• What you have to do: Collect every line in the entries below that contains the word "vertical".

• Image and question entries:
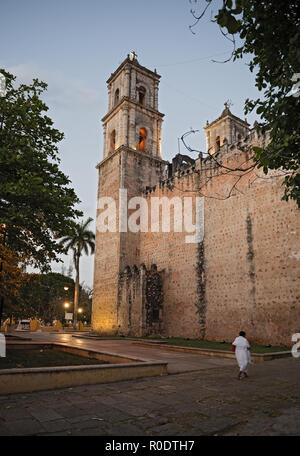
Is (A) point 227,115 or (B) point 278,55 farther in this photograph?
(A) point 227,115

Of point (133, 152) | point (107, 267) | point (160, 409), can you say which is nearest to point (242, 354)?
point (160, 409)

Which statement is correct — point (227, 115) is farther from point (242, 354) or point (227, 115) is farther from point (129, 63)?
point (242, 354)

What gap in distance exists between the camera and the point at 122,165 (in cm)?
2589

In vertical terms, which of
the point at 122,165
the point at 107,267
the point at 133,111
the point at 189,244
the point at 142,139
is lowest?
the point at 107,267

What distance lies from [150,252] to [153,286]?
134 inches

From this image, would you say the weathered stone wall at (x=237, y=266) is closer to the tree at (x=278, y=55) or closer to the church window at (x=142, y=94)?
the tree at (x=278, y=55)

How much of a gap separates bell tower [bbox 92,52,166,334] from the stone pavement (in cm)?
1797

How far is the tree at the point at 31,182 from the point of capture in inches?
310

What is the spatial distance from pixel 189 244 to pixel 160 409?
16867 millimetres

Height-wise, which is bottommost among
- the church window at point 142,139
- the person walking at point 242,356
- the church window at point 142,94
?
the person walking at point 242,356

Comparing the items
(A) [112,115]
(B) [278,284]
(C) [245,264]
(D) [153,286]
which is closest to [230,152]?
(C) [245,264]

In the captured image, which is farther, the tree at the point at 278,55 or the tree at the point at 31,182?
the tree at the point at 31,182

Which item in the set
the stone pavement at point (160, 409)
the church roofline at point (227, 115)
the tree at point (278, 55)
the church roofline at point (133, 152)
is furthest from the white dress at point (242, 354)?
the church roofline at point (227, 115)

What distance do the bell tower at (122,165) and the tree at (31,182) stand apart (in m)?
15.1
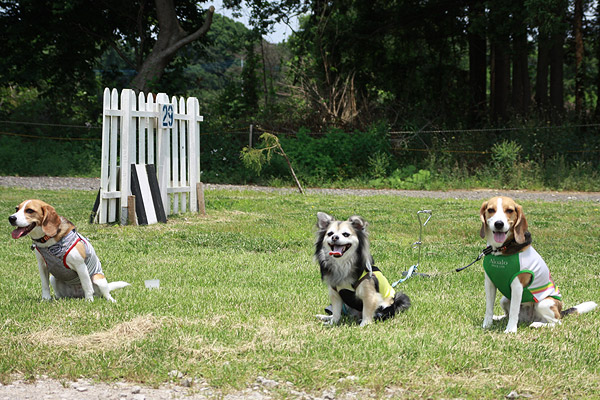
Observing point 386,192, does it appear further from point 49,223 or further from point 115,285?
point 49,223

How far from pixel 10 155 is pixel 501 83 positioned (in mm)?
19269

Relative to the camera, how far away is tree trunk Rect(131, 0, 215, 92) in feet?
80.7

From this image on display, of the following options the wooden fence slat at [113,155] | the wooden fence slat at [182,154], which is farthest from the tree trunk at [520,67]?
the wooden fence slat at [113,155]

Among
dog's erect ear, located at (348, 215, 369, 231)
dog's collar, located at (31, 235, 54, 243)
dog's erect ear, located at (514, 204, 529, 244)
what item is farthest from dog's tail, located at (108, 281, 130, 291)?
dog's erect ear, located at (514, 204, 529, 244)

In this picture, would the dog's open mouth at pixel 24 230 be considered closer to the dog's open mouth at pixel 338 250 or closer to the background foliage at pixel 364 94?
the dog's open mouth at pixel 338 250

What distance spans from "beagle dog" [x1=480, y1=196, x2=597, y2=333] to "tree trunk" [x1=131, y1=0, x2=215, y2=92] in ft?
69.6

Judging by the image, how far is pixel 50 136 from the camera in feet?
83.4

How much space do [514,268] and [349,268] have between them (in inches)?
50.6

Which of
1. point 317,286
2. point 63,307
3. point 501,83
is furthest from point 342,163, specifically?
point 63,307

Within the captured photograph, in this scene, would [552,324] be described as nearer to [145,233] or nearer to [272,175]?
[145,233]

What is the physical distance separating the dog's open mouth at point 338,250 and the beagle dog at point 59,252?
2.32 meters

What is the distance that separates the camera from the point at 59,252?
5730mm

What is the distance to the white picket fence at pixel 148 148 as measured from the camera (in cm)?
1071

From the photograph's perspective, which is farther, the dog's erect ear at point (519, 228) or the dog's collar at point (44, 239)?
the dog's collar at point (44, 239)
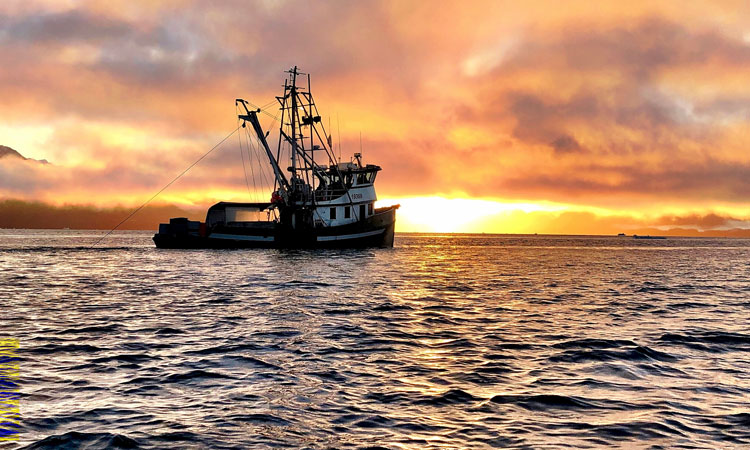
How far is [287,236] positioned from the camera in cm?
6750

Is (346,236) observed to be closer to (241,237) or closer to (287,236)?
(287,236)

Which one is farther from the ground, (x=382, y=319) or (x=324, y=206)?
(x=324, y=206)

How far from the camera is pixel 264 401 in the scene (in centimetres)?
888

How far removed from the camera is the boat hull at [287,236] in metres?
67.2

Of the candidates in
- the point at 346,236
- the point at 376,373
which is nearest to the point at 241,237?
the point at 346,236

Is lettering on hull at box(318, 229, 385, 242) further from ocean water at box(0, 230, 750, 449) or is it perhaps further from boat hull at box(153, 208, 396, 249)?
ocean water at box(0, 230, 750, 449)

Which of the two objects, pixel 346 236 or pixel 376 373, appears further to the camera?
pixel 346 236

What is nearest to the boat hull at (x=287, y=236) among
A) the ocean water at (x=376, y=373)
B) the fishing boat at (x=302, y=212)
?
the fishing boat at (x=302, y=212)

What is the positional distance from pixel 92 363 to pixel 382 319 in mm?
9613

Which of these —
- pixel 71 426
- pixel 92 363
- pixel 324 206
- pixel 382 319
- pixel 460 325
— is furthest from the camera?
pixel 324 206

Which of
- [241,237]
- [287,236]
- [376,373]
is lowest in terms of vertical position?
[376,373]

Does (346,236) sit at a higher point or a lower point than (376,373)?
higher

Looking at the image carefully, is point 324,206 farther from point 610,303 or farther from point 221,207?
point 610,303

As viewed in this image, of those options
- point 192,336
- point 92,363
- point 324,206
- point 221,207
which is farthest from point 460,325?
point 221,207
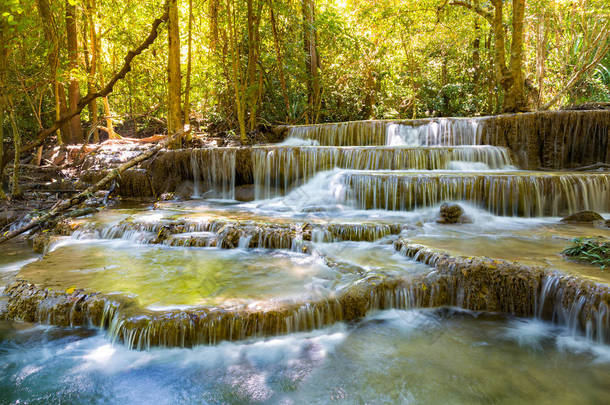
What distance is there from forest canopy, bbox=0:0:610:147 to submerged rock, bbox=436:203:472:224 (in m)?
6.60

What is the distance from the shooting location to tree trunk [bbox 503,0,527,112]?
10.7 metres

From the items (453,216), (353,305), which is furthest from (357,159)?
(353,305)

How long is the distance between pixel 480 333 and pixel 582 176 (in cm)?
458

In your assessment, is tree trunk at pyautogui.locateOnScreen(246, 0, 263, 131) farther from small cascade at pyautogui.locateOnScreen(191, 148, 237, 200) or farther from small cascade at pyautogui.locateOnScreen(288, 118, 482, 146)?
small cascade at pyautogui.locateOnScreen(191, 148, 237, 200)

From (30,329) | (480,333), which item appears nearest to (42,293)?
(30,329)

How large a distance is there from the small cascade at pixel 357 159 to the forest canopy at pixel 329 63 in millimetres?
2514

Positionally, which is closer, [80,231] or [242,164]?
[80,231]

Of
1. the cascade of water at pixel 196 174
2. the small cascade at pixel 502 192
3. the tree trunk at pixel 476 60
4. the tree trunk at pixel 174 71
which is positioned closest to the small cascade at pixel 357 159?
the small cascade at pixel 502 192

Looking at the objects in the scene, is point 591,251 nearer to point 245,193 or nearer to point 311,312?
point 311,312

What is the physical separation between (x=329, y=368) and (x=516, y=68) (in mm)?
11029

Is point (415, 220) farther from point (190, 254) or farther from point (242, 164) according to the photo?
point (242, 164)

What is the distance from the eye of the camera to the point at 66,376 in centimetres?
300

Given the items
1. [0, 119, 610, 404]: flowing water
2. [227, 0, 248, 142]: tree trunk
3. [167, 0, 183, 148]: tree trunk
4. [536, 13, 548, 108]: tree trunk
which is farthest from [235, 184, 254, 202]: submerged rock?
[536, 13, 548, 108]: tree trunk

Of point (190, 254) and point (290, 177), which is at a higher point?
point (290, 177)
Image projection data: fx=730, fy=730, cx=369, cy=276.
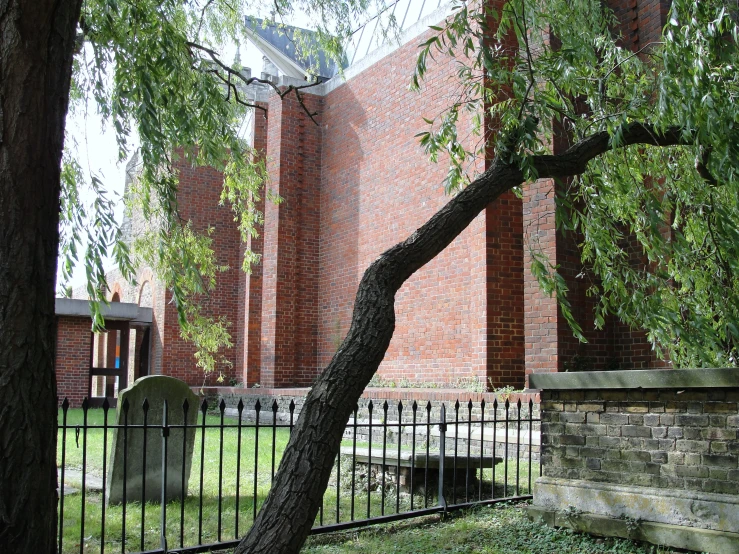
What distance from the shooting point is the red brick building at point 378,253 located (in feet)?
35.2

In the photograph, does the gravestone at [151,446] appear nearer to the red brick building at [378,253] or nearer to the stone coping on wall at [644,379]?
the stone coping on wall at [644,379]

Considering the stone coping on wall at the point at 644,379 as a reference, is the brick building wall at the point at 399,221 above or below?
above

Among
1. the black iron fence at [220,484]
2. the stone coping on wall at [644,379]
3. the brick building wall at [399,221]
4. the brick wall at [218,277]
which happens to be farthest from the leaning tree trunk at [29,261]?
the brick wall at [218,277]

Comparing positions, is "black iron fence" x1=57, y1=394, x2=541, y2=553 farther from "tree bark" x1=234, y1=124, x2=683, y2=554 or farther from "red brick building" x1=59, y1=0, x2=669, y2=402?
"red brick building" x1=59, y1=0, x2=669, y2=402

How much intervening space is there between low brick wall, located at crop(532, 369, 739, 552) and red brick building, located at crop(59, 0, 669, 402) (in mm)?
4243

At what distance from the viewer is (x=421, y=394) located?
1125 cm

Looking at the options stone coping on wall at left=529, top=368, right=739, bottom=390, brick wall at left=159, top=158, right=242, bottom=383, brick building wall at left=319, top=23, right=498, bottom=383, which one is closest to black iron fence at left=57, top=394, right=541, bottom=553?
stone coping on wall at left=529, top=368, right=739, bottom=390

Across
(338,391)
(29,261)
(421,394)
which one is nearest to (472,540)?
(338,391)

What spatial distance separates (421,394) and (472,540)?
5.56m

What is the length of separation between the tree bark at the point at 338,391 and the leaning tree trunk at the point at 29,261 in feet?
3.06

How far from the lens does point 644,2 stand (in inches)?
428

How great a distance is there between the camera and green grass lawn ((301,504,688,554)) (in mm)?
5332

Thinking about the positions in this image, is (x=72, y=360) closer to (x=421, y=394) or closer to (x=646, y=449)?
(x=421, y=394)

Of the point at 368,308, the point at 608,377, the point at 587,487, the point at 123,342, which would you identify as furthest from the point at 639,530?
the point at 123,342
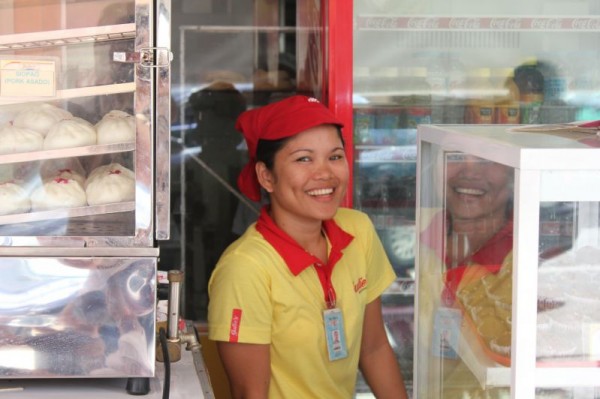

• Solution:
In vertical terms, which of
is lowest in terms of vertical position?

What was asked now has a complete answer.